MAKING THE CUT
Celebrating earthquake city’s stories of tenacity.
Margo Flanagan set up her barbershop at her Somerfield home after her New Regent St premises were cordoned off in the CBD red zone after February 22.
Flanagan said she never considered closing up shop. ‘‘You just do what you’ve got to do. You don’t think about it, you just do it,’’ she said.
One week after the February quake – once she and her husband had cleaned up the liquefaction at their Somerfield home – she had cleared out the ‘‘glorified junk room’’ in her back garden, transformed it into a barbershop and, with her dog working as her doorbell, Flanagan’s first client arrived. Her database of client details had been out of reach inside her New Regent St shop, but after advertising in local media and having her business telephone line diverted to her home number, her clients responded. By March 21 she had her first fully booked day.
Flanagan had some initial costs to restart but had been fortunate, she said.
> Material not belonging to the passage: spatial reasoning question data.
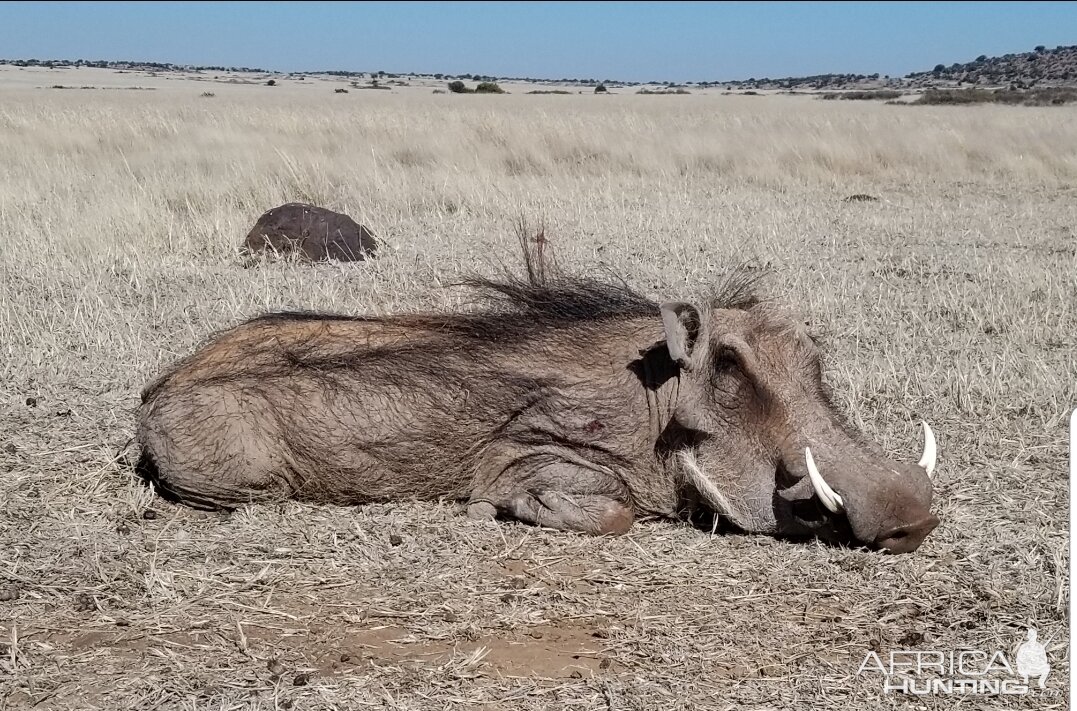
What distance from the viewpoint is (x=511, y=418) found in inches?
166

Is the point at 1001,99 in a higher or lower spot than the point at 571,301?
higher

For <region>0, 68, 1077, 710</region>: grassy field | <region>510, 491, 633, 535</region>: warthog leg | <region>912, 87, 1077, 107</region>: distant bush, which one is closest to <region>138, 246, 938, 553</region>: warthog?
<region>510, 491, 633, 535</region>: warthog leg

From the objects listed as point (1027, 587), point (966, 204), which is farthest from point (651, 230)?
point (1027, 587)

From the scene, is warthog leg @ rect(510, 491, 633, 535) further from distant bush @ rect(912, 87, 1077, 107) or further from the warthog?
distant bush @ rect(912, 87, 1077, 107)

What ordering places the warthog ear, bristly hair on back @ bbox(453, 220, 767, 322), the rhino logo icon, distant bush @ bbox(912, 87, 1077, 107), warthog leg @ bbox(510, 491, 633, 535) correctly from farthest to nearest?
1. distant bush @ bbox(912, 87, 1077, 107)
2. bristly hair on back @ bbox(453, 220, 767, 322)
3. warthog leg @ bbox(510, 491, 633, 535)
4. the warthog ear
5. the rhino logo icon

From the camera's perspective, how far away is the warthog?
13.2 feet

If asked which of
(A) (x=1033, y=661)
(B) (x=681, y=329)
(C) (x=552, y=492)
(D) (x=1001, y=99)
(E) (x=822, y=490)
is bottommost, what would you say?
(A) (x=1033, y=661)

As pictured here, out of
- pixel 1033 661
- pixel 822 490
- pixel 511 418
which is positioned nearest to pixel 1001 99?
pixel 511 418

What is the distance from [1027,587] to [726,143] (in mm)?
14808

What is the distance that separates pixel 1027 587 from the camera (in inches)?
141

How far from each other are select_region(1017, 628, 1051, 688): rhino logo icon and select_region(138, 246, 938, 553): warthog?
883mm

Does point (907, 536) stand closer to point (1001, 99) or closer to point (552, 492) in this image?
point (552, 492)

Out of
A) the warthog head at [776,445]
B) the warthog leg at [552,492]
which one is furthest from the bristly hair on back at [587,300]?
the warthog leg at [552,492]

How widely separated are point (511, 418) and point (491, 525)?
1.37 ft
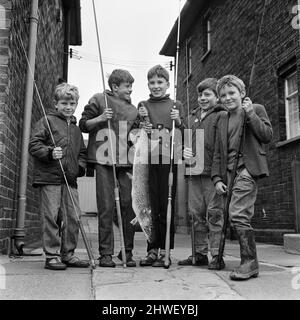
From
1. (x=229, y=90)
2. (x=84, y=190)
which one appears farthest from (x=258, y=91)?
(x=84, y=190)

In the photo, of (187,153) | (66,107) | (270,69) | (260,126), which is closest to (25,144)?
(66,107)

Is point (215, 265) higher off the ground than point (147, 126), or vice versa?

A spare antique barber’s chair had been stored at home so while her three barber chairs were stuck in her New Regent St shop for months she had had a chair for her clients.
‘‘Ironically, my husband said to me a couple of weeks before the earthquake ‘When are you going to get this barber’s chair out ofmy garage?’’’
Her ‘‘glorified junk room’’ looks like it has been a barbershop for years – complete with a barber’s pole and a full appointment book.